This party has said little on the subject of the divisive Brexit campaign. Yet, now, almost a year after the UK government formally commenced its negotiations with the EU, it is still unclear just what sort of a deal the government is trying to achieve. True, May and her colleagues did quickly declare they wanted out of the customs union, the single market and a host of other EU collaborative organisations and agreements. But since then the signals coming out of the government have been varied and confusing. If anything, the fog has got thicker as time passed.

In the referendum campaign in 2016, the electorate was exposed to racist and xenophobic rhetoric by UKIP and other Brexiteers, along with incredible statistics and fairy tales about the brave new world we could look forward to, once free of the ‘shackles’ of the EU. Their opponents painted an opposite picture – of a nightmare of businesses collapsing, of bankers and City institutions moving from London to the pleasures of Paris and other continental centres, huge dislocation of trade, queues of lorries and cars at Dover.

Discussions of the subject have become so embittered and nasty that the elite are pointedly advised by their posh paper, the TATLER, in its ‘guide to dinner parties’: “Do not try to direct the conversation, except to avoid one topic – Brexit” (THE WEEK, 24 February 2018). Tory and Labour MPs struggle to find any agreement within their ranks: many would prefer the whole thing to just go away, yet cannot say this as they fear the wrath of their voters. The cry goes up that Brexit (on any terms) is “the will of the people”, even though the referendum result was about 50-50, with nearly a third of the electorate not voting.

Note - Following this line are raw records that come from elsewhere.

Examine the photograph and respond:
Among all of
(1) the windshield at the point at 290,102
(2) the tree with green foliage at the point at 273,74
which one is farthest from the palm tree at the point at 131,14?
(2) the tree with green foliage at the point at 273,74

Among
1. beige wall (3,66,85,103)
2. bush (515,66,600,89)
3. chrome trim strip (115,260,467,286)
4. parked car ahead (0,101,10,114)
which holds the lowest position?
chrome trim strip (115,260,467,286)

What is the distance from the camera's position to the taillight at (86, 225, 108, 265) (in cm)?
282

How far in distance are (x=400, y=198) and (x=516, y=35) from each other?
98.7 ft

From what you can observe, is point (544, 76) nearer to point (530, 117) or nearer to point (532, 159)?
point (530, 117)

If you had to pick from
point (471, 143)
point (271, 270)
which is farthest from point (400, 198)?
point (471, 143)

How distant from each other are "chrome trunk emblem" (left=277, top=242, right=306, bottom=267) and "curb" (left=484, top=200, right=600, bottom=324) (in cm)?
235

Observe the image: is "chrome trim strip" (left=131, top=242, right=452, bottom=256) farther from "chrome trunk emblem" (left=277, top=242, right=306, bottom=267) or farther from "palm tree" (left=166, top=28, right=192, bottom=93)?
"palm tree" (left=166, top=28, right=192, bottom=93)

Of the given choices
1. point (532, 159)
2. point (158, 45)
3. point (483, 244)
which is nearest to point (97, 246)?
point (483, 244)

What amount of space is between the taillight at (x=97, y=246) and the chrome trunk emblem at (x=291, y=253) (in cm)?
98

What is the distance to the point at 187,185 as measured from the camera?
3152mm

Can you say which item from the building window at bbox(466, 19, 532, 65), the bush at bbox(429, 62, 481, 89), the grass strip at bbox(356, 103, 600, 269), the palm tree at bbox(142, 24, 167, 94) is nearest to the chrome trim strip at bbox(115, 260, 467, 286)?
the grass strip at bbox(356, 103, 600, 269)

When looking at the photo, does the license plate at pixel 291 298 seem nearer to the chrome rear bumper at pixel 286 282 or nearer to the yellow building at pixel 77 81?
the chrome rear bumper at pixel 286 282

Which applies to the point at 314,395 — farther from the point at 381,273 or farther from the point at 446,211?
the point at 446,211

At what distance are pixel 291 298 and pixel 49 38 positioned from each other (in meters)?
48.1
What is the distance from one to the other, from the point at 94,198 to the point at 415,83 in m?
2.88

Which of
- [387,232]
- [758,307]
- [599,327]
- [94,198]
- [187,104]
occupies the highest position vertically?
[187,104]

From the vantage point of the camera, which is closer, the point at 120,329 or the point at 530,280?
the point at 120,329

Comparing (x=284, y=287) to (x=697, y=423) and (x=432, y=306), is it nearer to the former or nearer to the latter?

None of this should be of interest to Socialists, except for the nasty racist and xenophobic rhetoric which became so outspoken during and after that referendum campaign. The extremist fringes felt legitimated, and more frequent racist and neo-Nazi attacks on Muslims and others, including the murder of a woman MP, have followed that referendum.

It is hardly surprising that the British government is running into so many difficulties in trying to implement the “will of the people”. British businesses have been operating within the EU – and previously the EEC or the Common Market – for some 40 years. A number of EU institutions and agreements are involved, covering many aspects of life. There are the EU standards for consumer goods and foodstuffs. There is Euratom – an agency which ensures nuclear materials and devices used in the NHS are up to scratch. There are EU space and robotics programmes. Young people can have the advantages of foreign travel and study under the Erasmus programme. There are EU rules banning the use of GM foods and certain US agrochemicals. There are extended supply chains for industry, criss-crossing Europe and the Channel. And so on and on. Plus there is the sheer impossibility of trying to square the circle in Ireland: how to get out of the EU customs union and single market without having a tariff border between Northern Ireland and the Irish Republic – without border controls, smuggling would make a mockery of the whole deal, but with a ‘hard border’ there would be a risk of a return to terrorism.

It is worth stepping back a bit to consider why the EU single market and customs union idea came about, apart from the obvious idea that common trade would serve to unify and pacify the deeply divided continent, after the second disastrous world war. In hopes of trying to ensure peace in the future, it started off as an Iron and Steel collaboration. Since then it has developed to cover issues like a free press, free elections, and other features of ‘civilised’ modern governance.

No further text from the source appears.